After a couple of months of being together, it was obvious that the chemistry was great, they both were sure this was the person and he decided, “I am going to marry her”. The communication was excellent, despite their occasional disagreement, they were quick to make up, so their conflicts never lasted more than a few hours.
She posed the question to him about being best friends and for some reason, he could not understand why they had to make that part of their relationship official, what does it mean to be best friends?
Your best friend? “Absolutely not,” Dr Helliwell said. “The benefits of relationships/marriage are strong even for those who are littered with outside friends. It’s just bigger for those who consider their spouse their closest friend. Some things in life should be as perennial as the grass, it cannot be negotiated, it has to happen naturally. It is not necessary that your girlfriend should be your best friend…..but if she is your best friend then congrats……if she is your best friend then definitely she will understand you, your feeling towards something or someone, your needs, your love language and almost each and every small thing of you.
What we have discovered, if you enter the relationship expecting that your partner should be your best friend, the relationship could end up failing. The characteristic that a best friend has may lack what should make them eligible for an exclusive relationship.
Can best friends fall in love?
Best friends can and do sometimes fall in love, the only issue with that is if the relationship should fail, it is difficult to keep the friendship going. If your partner is pushing to be best friends because of jealousy that will not work either, the insecure partner’s motive is to keep you close for selfish reasons and that is not what friendship is about.
Expectations of Partner and Friends are Different
Friends and partnership feelings do not always have the same starting point. We know that we have a good friend for whom we cannot even think that we would have a relationship with him because of the partners we have largely different expectations and demands than from a friend.
A friend often covers areas and holes that the partner cannot, or don’t even need to cover because the partner isn’t someone who would have been enough by itself. If a partner could satisfy your every need, then they would be all your friends in one person, in addition to your exceptional lover.
The fact is that the partner is, in a sense, your best friend, and your confidant. However, this friendship is very different, and much about the others stems from a good partnership based on trust.

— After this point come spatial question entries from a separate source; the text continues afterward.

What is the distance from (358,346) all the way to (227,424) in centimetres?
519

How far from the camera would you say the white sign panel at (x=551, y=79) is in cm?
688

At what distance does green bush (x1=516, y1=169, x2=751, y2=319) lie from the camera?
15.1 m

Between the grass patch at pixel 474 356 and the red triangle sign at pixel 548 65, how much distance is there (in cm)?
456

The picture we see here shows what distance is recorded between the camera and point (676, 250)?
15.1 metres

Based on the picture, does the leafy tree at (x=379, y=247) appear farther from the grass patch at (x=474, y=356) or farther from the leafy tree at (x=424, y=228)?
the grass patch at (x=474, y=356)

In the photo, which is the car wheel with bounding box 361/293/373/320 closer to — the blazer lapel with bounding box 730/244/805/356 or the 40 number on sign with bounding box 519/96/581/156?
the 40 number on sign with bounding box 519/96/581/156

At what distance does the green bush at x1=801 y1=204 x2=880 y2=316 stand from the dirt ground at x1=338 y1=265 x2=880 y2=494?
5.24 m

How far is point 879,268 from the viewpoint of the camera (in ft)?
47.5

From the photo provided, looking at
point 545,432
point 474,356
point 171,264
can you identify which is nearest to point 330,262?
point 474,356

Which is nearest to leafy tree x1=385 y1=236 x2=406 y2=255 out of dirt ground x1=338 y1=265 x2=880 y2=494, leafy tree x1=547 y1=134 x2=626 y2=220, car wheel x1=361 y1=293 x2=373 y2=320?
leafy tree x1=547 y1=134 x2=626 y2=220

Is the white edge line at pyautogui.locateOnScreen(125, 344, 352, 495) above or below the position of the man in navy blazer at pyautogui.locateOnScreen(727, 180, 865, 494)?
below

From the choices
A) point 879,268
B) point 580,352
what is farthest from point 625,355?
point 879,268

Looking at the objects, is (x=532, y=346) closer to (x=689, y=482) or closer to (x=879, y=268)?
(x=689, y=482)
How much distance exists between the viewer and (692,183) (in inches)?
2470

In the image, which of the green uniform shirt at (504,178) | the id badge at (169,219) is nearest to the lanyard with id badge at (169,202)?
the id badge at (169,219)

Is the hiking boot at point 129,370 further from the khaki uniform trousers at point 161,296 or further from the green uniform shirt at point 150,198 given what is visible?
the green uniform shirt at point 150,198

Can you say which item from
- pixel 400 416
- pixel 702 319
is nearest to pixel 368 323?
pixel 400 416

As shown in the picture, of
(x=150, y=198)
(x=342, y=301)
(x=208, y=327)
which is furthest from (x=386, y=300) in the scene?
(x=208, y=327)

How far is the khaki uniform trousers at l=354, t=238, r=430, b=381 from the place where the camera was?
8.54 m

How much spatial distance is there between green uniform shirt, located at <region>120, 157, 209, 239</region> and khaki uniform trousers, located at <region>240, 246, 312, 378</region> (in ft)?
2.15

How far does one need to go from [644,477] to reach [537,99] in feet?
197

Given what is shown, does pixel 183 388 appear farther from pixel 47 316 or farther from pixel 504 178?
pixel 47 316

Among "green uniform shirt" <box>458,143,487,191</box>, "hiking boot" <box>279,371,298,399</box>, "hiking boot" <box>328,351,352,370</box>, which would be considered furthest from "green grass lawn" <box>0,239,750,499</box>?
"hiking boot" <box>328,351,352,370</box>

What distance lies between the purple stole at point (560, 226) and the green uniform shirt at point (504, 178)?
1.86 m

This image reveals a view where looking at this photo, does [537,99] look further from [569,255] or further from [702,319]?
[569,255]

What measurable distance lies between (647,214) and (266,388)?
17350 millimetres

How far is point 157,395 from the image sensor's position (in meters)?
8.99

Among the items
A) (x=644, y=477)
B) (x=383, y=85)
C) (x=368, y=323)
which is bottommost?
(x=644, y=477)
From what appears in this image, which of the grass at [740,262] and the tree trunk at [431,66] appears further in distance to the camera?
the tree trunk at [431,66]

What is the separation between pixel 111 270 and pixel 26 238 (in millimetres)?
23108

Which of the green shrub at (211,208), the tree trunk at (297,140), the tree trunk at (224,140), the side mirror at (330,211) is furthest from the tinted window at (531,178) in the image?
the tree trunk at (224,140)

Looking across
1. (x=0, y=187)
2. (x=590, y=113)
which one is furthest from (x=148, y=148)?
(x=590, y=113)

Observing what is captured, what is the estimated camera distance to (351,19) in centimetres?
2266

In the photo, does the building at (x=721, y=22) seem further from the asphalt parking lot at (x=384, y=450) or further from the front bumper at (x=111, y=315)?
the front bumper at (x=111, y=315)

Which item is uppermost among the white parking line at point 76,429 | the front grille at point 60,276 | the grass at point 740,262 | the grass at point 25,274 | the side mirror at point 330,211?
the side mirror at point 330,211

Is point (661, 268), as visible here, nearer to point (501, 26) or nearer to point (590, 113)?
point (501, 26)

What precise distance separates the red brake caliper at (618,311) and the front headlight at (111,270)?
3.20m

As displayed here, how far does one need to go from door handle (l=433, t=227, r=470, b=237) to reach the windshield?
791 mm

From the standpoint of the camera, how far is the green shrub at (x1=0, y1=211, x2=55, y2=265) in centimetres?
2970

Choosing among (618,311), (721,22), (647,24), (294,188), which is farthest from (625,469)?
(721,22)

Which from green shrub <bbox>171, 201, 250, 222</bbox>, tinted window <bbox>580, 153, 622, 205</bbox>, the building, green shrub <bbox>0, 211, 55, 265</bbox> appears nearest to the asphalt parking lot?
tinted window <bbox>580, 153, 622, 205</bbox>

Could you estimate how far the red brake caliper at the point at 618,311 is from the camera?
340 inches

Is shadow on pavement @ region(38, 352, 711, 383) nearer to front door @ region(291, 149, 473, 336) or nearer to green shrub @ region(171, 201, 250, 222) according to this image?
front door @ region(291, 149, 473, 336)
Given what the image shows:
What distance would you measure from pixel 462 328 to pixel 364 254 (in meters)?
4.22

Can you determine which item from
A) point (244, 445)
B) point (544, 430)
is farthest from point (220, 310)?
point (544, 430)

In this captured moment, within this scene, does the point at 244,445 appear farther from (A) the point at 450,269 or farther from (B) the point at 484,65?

“Compatibility means that you get along with somebody very well,” Vikki Ziegler, relationship expert and author of The Pre-Marital Planner, tells Bustle. … Basically, being in a compatible relationship means that you work well together, enjoy each other’s company and have a good time.
These characters do not always lead to best friends but it certainly could lead to a relationship and can be developed for marriage.
Before insisting on your partner being your best friend, just consider that if things do not work out, there goes the friendship, it is just a reality that we should always keep in mind when negotiating this position. There are many successful relationship and marriages that are healthy without the best friend concept, so is calling someone your best friend a myth? It could be because if most of us should look back to childhood, then we can count on two hands the amount of best friends we have had over the years, especially when you live to my age.
Your Best Friend
Enjoy your relationship now and do not put a strain on it to be more than it is, the best version of where it is today. Live in the moment of your relationship and have faith in its success.